The term “deletion mutation,” as used herein, refers to the removal or loss of one or more nucleotides from a nucleic acid sequence, and is also referred to in the art as a “gene deletion,” a “deficiency,” or a “deletion.” The term “insertion mutation” (or “insertion”), as used herein, refers to the addition of one or more nucleotides into a nucleic acid sequence. The term “chromosome amplification” or “gene amplification” or “amplification” as used herein, refers to an increase in the number of copies of a gene or a number of genes in an organism's genome.
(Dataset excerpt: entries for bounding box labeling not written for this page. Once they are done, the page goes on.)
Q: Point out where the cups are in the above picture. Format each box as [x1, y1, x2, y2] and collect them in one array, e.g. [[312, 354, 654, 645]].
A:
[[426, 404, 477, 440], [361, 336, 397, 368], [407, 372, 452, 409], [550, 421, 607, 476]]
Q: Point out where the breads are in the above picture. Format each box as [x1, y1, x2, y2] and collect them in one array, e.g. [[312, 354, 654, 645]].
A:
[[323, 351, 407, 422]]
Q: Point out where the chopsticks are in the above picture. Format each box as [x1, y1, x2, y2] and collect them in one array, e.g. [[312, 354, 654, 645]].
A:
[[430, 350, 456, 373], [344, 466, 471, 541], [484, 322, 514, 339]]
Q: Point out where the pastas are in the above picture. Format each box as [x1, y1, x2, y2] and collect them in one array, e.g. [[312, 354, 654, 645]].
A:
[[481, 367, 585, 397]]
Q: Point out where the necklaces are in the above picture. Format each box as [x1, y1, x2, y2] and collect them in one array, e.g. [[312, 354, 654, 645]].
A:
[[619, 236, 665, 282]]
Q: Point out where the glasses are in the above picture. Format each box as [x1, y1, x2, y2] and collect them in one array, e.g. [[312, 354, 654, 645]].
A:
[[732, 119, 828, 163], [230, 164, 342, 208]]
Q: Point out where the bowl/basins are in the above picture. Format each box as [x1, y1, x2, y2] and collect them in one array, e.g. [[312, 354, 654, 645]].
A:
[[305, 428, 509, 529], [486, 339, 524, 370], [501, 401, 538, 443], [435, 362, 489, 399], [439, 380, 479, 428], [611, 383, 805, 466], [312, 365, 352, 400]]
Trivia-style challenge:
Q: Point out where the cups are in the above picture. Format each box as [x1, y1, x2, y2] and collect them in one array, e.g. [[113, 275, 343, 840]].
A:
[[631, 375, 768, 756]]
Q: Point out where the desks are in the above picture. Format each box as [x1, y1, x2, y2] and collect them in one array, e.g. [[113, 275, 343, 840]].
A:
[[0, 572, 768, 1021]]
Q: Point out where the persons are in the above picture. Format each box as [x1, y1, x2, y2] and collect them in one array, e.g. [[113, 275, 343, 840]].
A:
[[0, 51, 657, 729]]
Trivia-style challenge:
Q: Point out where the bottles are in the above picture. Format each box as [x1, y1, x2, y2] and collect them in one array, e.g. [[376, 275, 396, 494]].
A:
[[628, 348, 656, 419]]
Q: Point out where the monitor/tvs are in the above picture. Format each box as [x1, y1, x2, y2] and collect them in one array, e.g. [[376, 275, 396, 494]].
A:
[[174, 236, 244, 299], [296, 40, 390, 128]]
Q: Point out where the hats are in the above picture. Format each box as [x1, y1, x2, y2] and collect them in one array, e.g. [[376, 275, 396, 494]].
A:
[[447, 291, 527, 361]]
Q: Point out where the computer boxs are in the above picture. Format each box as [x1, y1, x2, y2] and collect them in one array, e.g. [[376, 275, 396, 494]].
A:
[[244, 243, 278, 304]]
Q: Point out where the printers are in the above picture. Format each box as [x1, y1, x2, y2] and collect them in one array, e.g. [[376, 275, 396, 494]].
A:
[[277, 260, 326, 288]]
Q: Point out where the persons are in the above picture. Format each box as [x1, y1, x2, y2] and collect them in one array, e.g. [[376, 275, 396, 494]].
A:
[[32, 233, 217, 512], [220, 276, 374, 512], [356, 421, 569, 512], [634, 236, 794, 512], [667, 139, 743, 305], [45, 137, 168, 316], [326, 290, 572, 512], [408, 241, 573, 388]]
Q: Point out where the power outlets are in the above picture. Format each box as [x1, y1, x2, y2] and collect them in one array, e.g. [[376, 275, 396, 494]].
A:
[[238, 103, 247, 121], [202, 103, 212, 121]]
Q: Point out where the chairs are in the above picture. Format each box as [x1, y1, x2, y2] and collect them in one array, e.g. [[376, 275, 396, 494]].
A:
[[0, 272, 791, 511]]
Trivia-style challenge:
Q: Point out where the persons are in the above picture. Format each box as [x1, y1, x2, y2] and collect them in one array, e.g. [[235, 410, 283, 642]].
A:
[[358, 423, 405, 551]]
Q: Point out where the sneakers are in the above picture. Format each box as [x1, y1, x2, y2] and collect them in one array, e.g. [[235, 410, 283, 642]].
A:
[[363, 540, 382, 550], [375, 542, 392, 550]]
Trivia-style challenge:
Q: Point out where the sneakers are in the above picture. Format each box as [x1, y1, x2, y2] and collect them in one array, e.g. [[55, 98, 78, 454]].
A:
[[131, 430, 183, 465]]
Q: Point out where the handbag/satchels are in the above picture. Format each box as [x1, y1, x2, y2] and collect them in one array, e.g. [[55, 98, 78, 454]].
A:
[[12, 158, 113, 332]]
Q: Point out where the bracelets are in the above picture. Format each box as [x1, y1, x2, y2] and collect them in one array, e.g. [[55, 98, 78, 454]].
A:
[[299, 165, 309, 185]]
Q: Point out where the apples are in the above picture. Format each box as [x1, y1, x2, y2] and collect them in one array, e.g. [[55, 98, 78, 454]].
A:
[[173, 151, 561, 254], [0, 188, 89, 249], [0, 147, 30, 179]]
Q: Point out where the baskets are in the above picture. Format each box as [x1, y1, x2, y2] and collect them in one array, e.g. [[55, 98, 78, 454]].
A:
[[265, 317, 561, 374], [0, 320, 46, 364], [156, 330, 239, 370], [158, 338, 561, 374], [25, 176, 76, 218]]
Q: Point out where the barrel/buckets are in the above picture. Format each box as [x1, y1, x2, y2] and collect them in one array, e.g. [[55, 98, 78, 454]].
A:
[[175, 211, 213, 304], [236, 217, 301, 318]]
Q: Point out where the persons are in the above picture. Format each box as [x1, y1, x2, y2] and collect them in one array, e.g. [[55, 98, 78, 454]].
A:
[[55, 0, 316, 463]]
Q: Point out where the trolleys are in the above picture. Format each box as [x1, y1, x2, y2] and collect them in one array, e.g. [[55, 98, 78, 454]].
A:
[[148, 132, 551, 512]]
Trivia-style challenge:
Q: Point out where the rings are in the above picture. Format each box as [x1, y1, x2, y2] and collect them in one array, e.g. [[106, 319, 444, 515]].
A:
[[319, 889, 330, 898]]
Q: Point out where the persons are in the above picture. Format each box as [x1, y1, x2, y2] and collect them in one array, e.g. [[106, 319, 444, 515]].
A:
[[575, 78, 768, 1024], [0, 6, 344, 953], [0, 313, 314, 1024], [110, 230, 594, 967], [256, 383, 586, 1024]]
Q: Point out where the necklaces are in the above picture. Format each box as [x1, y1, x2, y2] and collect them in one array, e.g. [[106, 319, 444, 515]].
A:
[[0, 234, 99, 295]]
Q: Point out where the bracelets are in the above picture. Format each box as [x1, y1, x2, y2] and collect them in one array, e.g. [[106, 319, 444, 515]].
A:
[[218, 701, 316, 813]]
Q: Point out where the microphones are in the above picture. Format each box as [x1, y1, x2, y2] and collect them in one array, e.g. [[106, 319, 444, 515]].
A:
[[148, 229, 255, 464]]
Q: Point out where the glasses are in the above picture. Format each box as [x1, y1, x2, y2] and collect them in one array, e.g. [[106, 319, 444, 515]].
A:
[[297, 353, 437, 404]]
As used herein, the term “sequencing” and its variants comprise obtaining sequence information from a nucleic acid strand, typically by determining the identity of at least some nucleotides (including their nucleobase components) within the nucleic acid molecule. The term sequencing may also refer to determining the order of nucleotides (base sequences) in a nucleic acid sample, e.g. DNA or RNA. Many techniques are available such as Sanger sequencing and high-throughput sequencing technologies (also known as next-generation sequencing technologies) such as the GS FLX platform offered by Roche Applied Science, based on pyro sequencing.

As used herein, the phrase “next generation sequencing” refers to sequencing technologies having increased throughput as compared to traditional Sanger- and capillary electrophoresis-based approaches, for example with the ability to generate hundreds of thousands or millions of relatively small sequence reads at a time. Some examples of next generation sequencing techniques include, but are not limited to, sequencing by synthesis, sequencing by ligation, and sequencing by hybridization. Examples of next generations sequencing processes include pyrosequencing as used by 454 Corporation, Illumina's Solexa system, the SOLiD™ (Sequencing by Oligonucleotide Ligation and Detection) system (Life Technologies Inc.), and Ion Torrent Sequencing systems such as the Personal Genome Machine or the Proton Sequencer (Life Technologies Inc.)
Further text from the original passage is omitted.